E·ratio

 

 

13 · 2010

 

 

2 Poems

 

  by Anne Fitzgerald

 

 

 

 

Airmails

 

 

Did you hear the latest, all the rage apparently,

this pyramid selling lark, grows like dandelions.

 

Aunt Hanna’s great granddaughter sent some twenty

dollar bills from Illinois no less, sporting a brick family

 

of pyramids, with visionary Masonic eyes, and an army

of George Washington’s, to keep us honest, her copper

 

plated words says: not for bets or booze, so here’s a soft

pack of them Lucky Strikes, wrapped in a Good Sheppard

 

novena, to be read thrice daily for seven whole sunsets

Lets indulgences sought hover as if them same-said low

 

slung clouds that looms, as bamboo shoots are stripped

clean by Pandas in Dublin’s a Zoological Gardens. Droves

 

head for d’Hudson; or dream of rivers roaming different lands,

say like the Nile flowing into Edfu, Kom Ombo and the Aswan,

 

paralleling the Red Sea, up above Luxor towards Hurghada

with Suez in sight. Where the Mediterranean flows into d’basins

 

of Bitter Lakes, opens sea route between Europe and Asia

Minor, Minor, echoes of history pages: Sultans ‘n sultanas,

 

golden turmeric ’n cayenne, rough silken Ottomans colour

the Sinai as if a caravan of rainbows arcing desert sands;

 

all mounds form little triangles; angling as aspiring pyramids

mirrors the divinity of ancient Egyptians and distant cousins. 

 

 

 

 

 

 

 

Mrs.
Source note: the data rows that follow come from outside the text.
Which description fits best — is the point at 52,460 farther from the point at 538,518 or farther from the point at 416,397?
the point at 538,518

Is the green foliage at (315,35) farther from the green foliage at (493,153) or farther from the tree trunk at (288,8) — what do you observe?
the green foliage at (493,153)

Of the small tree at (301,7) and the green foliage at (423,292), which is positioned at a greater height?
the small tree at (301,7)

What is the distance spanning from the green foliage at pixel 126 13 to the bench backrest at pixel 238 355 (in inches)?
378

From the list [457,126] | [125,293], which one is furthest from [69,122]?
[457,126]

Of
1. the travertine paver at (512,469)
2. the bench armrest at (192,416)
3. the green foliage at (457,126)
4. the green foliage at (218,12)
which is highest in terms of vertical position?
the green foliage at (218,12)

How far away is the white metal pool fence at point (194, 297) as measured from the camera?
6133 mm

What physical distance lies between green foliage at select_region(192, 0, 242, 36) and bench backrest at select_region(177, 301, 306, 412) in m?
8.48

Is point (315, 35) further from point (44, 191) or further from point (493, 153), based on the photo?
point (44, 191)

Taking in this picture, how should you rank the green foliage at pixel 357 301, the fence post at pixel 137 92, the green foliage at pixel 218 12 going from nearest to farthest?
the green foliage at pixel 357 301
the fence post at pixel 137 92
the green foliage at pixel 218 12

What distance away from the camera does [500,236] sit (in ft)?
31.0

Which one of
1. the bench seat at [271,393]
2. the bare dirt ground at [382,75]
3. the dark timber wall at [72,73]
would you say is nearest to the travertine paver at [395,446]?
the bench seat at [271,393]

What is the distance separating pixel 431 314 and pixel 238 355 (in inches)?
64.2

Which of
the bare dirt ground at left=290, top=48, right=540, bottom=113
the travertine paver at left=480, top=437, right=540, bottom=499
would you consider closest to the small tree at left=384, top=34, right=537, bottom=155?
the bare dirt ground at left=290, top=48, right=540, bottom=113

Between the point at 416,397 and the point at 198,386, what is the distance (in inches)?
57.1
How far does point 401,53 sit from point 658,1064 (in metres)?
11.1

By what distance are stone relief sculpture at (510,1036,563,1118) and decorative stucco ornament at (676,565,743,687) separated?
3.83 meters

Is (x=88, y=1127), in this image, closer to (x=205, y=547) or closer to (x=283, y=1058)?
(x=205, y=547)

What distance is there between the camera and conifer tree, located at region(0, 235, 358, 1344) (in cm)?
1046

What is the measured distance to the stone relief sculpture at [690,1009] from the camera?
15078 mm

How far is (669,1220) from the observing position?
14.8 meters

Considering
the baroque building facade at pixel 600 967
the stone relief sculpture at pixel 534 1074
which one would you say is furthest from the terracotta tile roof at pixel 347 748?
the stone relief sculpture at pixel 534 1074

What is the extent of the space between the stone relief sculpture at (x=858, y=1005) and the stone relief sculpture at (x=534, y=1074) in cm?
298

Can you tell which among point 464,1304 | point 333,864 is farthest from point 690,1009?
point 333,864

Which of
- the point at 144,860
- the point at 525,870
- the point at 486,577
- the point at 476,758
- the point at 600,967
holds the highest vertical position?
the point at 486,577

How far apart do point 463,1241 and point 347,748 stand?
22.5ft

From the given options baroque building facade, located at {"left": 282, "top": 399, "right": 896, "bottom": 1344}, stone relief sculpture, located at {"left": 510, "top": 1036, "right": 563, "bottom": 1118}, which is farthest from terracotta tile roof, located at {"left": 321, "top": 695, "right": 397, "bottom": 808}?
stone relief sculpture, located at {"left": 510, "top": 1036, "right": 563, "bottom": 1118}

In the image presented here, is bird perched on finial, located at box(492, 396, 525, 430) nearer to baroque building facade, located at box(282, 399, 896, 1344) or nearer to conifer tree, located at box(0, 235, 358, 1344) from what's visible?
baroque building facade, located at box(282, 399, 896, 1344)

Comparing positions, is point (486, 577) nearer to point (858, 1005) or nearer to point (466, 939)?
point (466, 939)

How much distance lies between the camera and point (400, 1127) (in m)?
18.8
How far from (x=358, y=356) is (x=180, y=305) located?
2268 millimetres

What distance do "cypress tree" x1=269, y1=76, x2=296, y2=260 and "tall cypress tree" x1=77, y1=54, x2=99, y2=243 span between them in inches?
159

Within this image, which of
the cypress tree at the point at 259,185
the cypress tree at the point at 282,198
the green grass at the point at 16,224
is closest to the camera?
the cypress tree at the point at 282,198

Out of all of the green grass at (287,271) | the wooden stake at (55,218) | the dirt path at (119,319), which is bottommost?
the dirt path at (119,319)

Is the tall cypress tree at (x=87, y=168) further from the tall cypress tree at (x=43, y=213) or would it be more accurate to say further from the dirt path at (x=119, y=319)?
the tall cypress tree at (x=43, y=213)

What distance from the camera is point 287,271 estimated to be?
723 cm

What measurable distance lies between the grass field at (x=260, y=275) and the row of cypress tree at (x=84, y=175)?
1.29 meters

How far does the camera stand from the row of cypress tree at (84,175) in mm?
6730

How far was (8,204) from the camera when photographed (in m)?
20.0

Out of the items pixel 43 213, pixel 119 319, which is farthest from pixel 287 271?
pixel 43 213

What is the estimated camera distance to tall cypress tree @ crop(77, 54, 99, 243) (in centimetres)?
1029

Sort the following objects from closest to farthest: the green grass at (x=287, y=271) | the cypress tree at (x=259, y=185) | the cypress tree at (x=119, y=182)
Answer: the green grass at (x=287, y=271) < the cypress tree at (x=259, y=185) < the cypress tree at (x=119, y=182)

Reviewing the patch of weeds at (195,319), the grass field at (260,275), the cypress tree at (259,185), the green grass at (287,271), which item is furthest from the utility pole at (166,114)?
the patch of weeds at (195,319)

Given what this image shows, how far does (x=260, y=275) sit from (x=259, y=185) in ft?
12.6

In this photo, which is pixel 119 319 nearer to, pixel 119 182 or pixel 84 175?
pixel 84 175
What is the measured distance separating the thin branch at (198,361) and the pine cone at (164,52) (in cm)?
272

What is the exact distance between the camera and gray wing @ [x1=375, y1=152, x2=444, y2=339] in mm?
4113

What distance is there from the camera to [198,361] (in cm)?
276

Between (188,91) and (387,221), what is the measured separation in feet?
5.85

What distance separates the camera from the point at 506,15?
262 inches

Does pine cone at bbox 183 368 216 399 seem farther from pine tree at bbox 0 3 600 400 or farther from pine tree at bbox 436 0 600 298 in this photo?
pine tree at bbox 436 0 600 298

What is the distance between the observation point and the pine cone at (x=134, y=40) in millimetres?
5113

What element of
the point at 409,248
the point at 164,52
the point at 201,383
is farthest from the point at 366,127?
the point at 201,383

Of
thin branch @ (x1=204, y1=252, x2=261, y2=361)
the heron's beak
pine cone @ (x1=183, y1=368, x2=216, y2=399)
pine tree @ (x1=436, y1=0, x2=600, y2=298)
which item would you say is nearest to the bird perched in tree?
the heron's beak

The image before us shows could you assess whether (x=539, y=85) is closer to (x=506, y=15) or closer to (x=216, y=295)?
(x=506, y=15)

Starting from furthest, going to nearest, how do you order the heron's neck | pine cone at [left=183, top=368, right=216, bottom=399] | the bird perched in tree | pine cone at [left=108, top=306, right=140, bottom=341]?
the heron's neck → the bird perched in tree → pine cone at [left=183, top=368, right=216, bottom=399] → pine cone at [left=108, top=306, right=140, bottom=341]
Arty Magoo

 

 

For the love of money, terrible things

Prudence did do, to rid herself of Arty

 

Magoo.  You see she had such notions. 

Not Casey’s of avariciousness though

 

more, she deserved a place in the light. 

In light of the fact that she’d won seven

 

long jumps and two or three cross country

hurdles thingamajigs, or such like yokes

 

she has a verve for the edge of real things

imagined in unimaginable conditions,

 

favourable for sunny spells and scattered

showers as a low line depression fogs her

 

perspective of what passes before her eyes. 

Buys time for her to process limbs at odd

 

angles, shadows wrestle darkness as moon-

light plays tricks, as if sequences on Come

 

Dancing caught in the spin of a foxtrot sashay. 

Says she’d swim the channel faster than a canoe,

 

knows her own mind, is what’s mostly

said.  Lead she was, like an innocent abroad

 

who’d lost her way down Venetian alleys

whose puddles wobble spires when stepped upon.

 

On account of her state of fairly graphic play

on Tiddley winks, and winking at young Ludo Lill,

 

chess was to find no home nor three card trick,

as Prudence turns d’odd trick, ménage á trios usually

 

le fresco, she has a weak spot for the bark of oaks

says it’s the rough surface she’s after, not the fall

 

of dappled sunlight clothing her body in after glow,

as glow worms come up for air, as if stowaways.

 

 

 

 

Anne Fitzgerald’s collections are The Map of Everything (Dublin, Forty Foot Press, 2006), and Swimming Lessons (Wales, Stonebridge, 2001).  She is a recipient of The Ireland Fund of Monaco Writer-in-Residence at The Princess Grace Irish Library in Monaco.